In: Statistics and Probability
(Typed work preferable. Show step-by-step please! Answer fully.)
I used SPSS to create a bivariate regression equation where “MaleLifeExp” is the dependent variable and “Literacy” is the independent variable. The variable “Literacy” measures the percentage of people in each country who are able to read.
Model Summary |
Model | R | R Square | Adjusted R Square | Std. Error of the Estimate |
1 | .680 a | 0.463 | 0.458 | 6.592 |
a. Predictors: (Constant), Literacy: Percentage of Adults Who Can Read Coefficients a
Model | Understated Coefficients B | Understated Coefficients Std. Error | Standardized Coefficients Beta | t | Sig. | |
(Constant) | 39.784 | 2.897 | 13.735 | 0.000 | ||
Literacy: Percentage of Adults Who Can Read | .324 | .034 | .680 | 9.648 | 0.000 |
a. Dependent Variable: MaleLifeExp: Male Life Expectancy at Birth
A) Interpret both key components of the regression equation.

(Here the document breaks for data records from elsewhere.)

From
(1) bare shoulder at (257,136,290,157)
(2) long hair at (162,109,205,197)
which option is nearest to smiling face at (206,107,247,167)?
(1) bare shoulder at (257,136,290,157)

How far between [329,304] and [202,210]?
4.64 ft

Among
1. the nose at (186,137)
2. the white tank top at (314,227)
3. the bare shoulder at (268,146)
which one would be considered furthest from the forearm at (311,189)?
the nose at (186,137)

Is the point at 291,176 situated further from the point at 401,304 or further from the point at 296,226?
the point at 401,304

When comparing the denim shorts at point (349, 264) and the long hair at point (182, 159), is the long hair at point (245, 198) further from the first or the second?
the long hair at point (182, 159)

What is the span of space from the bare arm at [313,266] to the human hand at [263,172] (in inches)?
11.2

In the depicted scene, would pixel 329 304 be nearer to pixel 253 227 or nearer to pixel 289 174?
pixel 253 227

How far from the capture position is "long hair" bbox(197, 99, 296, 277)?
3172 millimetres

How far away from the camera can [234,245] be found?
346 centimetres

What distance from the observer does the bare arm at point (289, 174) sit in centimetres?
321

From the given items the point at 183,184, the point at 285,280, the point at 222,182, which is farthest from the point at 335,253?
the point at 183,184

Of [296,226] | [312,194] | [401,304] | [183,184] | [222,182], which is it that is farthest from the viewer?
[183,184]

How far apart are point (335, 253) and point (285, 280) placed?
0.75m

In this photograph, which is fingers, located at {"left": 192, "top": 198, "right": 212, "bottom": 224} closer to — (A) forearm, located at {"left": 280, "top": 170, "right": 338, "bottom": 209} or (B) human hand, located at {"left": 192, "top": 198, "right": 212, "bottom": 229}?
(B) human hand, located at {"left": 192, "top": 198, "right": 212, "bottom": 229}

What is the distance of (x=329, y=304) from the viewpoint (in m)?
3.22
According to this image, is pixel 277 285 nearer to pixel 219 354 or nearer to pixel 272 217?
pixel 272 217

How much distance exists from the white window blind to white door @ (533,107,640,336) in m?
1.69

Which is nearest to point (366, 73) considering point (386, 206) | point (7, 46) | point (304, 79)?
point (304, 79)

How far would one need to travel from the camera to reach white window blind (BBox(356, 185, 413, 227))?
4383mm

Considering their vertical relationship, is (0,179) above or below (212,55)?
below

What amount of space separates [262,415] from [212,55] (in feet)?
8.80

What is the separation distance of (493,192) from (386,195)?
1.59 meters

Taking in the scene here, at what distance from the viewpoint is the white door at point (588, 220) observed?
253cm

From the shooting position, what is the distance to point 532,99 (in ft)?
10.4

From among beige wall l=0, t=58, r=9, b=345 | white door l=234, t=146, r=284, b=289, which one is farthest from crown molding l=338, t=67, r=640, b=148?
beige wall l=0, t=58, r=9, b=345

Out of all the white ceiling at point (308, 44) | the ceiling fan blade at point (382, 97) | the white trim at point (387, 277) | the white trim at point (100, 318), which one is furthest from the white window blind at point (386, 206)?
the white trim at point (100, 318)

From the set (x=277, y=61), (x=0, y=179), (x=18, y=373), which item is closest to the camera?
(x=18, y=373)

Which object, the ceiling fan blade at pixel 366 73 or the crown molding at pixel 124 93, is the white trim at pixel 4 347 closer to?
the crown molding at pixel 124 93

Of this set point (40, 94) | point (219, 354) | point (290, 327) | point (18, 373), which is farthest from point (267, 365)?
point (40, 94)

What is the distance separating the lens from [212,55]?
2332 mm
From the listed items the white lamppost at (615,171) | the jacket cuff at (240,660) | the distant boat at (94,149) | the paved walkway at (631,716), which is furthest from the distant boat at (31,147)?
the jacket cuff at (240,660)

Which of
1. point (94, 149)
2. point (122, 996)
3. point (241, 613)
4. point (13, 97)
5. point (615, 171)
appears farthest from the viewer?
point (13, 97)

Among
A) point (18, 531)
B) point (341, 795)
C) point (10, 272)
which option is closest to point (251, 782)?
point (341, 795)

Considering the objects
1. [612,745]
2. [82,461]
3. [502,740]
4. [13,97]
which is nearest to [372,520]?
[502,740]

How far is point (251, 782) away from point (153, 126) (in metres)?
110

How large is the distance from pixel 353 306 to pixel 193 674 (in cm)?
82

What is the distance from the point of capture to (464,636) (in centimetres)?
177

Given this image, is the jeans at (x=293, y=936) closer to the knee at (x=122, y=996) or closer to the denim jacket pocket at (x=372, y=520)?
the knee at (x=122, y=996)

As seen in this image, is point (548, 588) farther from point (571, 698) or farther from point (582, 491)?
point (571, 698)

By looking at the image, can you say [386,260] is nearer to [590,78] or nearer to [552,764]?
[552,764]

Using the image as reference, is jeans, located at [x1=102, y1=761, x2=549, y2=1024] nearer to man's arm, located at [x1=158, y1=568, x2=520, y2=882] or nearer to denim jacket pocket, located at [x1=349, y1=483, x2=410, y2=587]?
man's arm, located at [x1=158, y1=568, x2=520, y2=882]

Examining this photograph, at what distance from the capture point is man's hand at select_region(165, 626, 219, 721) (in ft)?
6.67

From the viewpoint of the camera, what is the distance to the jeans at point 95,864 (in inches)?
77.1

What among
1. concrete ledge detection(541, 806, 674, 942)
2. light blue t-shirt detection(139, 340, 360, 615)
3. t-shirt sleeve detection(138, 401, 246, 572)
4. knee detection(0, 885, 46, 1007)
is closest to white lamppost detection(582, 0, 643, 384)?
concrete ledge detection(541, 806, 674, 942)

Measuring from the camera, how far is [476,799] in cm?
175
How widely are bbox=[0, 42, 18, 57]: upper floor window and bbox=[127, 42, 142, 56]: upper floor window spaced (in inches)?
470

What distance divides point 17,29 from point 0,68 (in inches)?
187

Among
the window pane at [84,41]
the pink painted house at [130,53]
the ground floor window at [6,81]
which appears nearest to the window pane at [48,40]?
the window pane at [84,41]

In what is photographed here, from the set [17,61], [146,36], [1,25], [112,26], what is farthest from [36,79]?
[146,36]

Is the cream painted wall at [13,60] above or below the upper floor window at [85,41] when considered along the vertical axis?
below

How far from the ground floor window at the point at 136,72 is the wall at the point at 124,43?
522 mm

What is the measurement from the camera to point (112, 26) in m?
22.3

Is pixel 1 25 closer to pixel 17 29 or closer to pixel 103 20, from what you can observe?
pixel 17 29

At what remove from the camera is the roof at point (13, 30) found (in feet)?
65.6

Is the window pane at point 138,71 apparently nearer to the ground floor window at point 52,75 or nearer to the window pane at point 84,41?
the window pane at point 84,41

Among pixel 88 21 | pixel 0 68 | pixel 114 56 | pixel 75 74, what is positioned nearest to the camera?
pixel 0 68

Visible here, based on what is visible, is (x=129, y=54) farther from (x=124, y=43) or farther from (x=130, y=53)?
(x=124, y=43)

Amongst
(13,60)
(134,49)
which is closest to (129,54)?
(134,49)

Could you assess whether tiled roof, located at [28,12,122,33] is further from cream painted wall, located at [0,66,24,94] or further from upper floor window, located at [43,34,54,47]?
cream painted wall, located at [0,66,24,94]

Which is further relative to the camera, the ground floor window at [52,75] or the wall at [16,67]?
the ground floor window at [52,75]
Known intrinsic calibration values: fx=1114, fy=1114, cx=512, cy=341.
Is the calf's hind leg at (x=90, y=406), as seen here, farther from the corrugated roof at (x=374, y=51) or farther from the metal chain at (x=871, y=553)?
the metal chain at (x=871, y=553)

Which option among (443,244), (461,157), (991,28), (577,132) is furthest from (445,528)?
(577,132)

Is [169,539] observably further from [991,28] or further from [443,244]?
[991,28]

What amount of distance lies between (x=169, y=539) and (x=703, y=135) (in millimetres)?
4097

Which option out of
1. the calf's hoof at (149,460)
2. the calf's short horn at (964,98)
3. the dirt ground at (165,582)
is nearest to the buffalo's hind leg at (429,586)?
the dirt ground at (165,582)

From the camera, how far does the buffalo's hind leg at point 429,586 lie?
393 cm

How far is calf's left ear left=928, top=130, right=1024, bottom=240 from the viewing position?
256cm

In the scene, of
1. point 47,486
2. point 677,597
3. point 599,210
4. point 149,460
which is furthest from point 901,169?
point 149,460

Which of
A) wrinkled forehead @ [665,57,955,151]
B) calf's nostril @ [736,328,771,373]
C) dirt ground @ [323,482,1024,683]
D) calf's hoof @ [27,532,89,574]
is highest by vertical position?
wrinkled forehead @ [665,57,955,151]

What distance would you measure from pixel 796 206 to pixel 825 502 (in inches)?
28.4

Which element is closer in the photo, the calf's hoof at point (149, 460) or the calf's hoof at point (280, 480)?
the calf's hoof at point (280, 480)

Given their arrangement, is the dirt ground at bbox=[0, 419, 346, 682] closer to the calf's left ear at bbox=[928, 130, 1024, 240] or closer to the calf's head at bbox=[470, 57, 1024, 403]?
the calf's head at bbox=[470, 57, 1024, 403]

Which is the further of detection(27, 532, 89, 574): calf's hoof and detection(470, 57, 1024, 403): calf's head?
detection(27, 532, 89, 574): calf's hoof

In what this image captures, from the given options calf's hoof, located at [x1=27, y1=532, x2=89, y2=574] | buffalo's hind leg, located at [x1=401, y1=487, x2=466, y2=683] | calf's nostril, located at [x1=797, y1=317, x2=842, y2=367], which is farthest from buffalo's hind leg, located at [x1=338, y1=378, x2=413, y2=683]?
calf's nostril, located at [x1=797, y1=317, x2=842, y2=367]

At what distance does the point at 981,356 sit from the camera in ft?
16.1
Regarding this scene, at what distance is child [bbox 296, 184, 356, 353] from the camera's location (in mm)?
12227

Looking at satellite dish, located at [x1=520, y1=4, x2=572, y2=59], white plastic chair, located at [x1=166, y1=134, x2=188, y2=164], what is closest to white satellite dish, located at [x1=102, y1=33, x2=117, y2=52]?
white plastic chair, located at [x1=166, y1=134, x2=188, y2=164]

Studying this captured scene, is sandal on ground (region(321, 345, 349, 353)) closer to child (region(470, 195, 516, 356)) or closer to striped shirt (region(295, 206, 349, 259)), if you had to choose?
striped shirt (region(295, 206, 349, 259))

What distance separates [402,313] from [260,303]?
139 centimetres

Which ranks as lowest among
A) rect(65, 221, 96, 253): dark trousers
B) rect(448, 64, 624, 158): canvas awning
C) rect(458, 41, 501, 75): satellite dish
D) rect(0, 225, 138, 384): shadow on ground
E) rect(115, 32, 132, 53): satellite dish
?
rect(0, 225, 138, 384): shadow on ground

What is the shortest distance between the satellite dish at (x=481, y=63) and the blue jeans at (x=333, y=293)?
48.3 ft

B) Is the slope coefficient in the regression equation statistically significant (that is, using an alpha level of .05, can we reject a null hypothesis of no association)? Be sure to explain what information you use to determine whether the component is statistically significant or not.
C) Use the results of your regression results to predict the average male life expectancy in a country in which only 25% of the population can read. Compare this predicted value to the average male life expectancy in a country in which 85% of the population can read.
We have given output of the bivariate regression model from thr SPSS output.
Here y is dependent variable is MaleLifeExp and x is independent variable is Literacy
A). Here bo = intercept is equal to 39.784 and
b1 is slope coefficient is 0.324 here both are positive if x value increases Yhat value increases
Yhat = bo + b1*x. Estimate equation
B) check coefficient is significant or not
To test Ho: B1 =0 vs H1: B1 not equal to zero
Test statistic t= (b1- B1) / SE b1
t = (0.324 - 0)/0.034 = 9.648
P value = 0
Decision : we reject Ho if p value is less than alpha value
Here p value is less than alpha value we reject Ho
Conclusion : here coefficient of the slope is significant
C) predict value when x value 25%
Yhat = 39.784 + (0.324*25) = 47. 884
And predict value when x is equal to 85%
Yhat = 39.774 (0.324*85). = 67.324
When x value increases prediction value increases because here constant and slope coefficient is positive here prediction value is greater than for x is 85 %. Than x is equal to 25%.